Album Review: The Ooga Boogas - Ooga Boogas

1 May 2013 | 11:48 am | Chris Yates

Their sound is so well realised and natural that even while jumping around styles and ideas like kids with ADHD it all works and sounds like them.

The first album from Ooga Boogas' Romance And Adventure came out at a time when Australia could not get enough of Eddy Current Suppression Ring, and as a result the very faithful jumped straight into a record that was permanently attached to the phrase 'featuring Mikey Young from ECSR'. Also thrown around with reckless abandon was the phrase 'supergroup', which the respective members of The Onyas and The Sailors must have thought was pretty funny. Although there were elements of Young's general production values throughout, it really had nothing to do with ECSR, and this one is even further removed.

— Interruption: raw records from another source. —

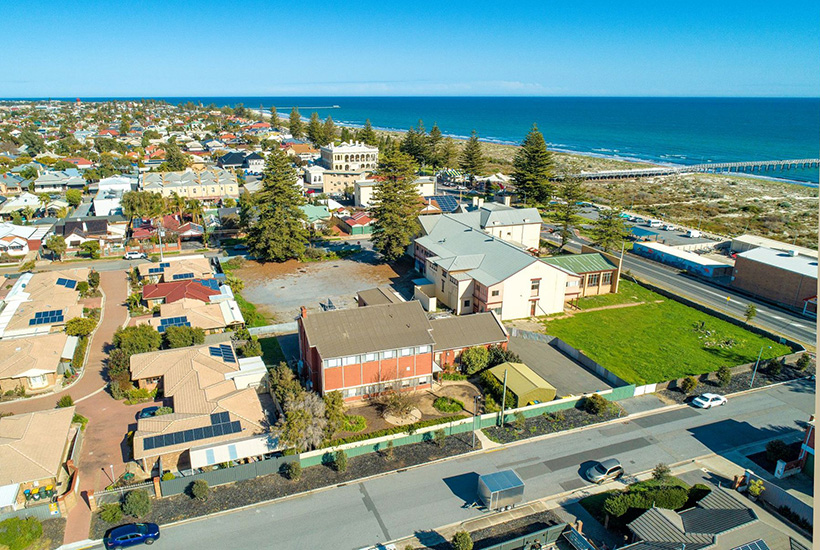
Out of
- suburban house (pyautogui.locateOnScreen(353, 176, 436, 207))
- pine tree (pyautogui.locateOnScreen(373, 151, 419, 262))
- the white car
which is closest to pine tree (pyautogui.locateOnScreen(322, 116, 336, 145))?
suburban house (pyautogui.locateOnScreen(353, 176, 436, 207))

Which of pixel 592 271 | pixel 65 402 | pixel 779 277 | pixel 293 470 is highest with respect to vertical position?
pixel 779 277

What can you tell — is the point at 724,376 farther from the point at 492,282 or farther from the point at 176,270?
the point at 176,270

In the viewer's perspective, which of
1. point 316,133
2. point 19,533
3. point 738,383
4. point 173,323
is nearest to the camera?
point 19,533

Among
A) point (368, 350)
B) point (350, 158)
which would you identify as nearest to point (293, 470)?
point (368, 350)

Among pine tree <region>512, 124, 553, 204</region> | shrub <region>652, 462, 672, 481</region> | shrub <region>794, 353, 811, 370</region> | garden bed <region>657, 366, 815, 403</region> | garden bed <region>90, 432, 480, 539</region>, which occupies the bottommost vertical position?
garden bed <region>90, 432, 480, 539</region>

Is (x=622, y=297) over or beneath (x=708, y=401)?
over

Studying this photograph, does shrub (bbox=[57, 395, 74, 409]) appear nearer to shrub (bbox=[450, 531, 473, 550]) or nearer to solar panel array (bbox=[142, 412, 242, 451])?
solar panel array (bbox=[142, 412, 242, 451])

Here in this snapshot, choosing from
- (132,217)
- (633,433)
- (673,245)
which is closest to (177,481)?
(633,433)

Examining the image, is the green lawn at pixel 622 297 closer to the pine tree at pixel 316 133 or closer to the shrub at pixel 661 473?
the shrub at pixel 661 473
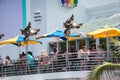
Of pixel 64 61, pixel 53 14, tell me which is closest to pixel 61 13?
pixel 53 14

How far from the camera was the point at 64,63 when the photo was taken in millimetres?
21812

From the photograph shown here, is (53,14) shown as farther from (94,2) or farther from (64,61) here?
(64,61)

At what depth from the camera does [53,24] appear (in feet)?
105

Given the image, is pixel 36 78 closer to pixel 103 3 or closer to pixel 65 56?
pixel 65 56

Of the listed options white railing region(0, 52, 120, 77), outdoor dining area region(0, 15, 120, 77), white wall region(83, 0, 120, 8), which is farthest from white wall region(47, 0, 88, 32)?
white railing region(0, 52, 120, 77)

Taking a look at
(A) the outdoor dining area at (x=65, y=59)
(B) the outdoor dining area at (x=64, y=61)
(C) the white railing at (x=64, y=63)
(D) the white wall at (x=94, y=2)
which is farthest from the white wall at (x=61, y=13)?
(C) the white railing at (x=64, y=63)

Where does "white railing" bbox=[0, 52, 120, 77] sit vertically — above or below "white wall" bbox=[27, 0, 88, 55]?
below

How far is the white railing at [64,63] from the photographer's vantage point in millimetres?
21266

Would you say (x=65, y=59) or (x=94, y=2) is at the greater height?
(x=94, y=2)

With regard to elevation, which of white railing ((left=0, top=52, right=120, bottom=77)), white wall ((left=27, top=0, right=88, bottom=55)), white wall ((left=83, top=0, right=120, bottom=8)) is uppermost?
white wall ((left=83, top=0, right=120, bottom=8))

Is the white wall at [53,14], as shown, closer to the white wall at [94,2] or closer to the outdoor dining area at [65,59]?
the white wall at [94,2]

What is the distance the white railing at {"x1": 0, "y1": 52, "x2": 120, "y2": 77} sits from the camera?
2127cm

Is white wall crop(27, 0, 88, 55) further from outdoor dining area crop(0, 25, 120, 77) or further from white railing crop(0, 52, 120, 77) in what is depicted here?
white railing crop(0, 52, 120, 77)

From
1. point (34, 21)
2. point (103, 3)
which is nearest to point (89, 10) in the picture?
point (103, 3)
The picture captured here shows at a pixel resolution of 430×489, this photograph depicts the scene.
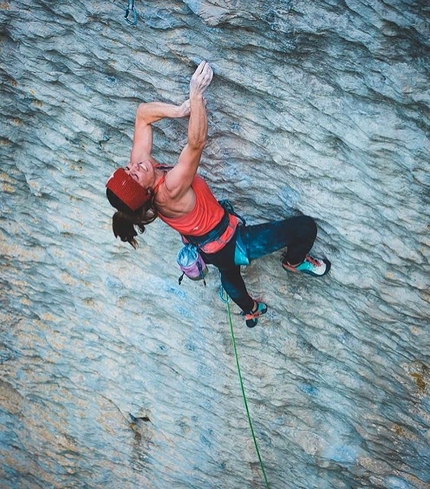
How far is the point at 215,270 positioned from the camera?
535cm

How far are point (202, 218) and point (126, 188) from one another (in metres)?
0.63

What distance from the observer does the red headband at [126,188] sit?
381 centimetres

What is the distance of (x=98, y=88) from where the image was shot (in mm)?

Ooga Boogas throw away conventions about genre with no regard. Circle Of Trust rocks a distorted bass line and some jerky guitars yet somehow sounds like Devo. The eight-minute somewhat electro epic, Sex In The Chillzone, takes Billie Jean's drums and rearranges the same song's bass line slightly and the band groove out over dubious mumbled lyrics. Nothing seems to be off limits or too stupid. They revel in dumb country on Ecstasy and jazz grooves on FYI. On one of the album's highlights, Mind Reader, the narrator accidently eats his partner's ice cream on the way home from the shops and drugs her while they watch rom-coms.

But the garage rock is present in small doses - the opening bars of A Night To Remember do resemble ECSR if only because of the familiar guitar sound. As soon as the singing and the rest of the band kick in it becomes Ooga Boogas and nothing else. Their sound is so well realised and natural that even while jumping around styles and ideas like kids with ADHD it all works and sounds like them.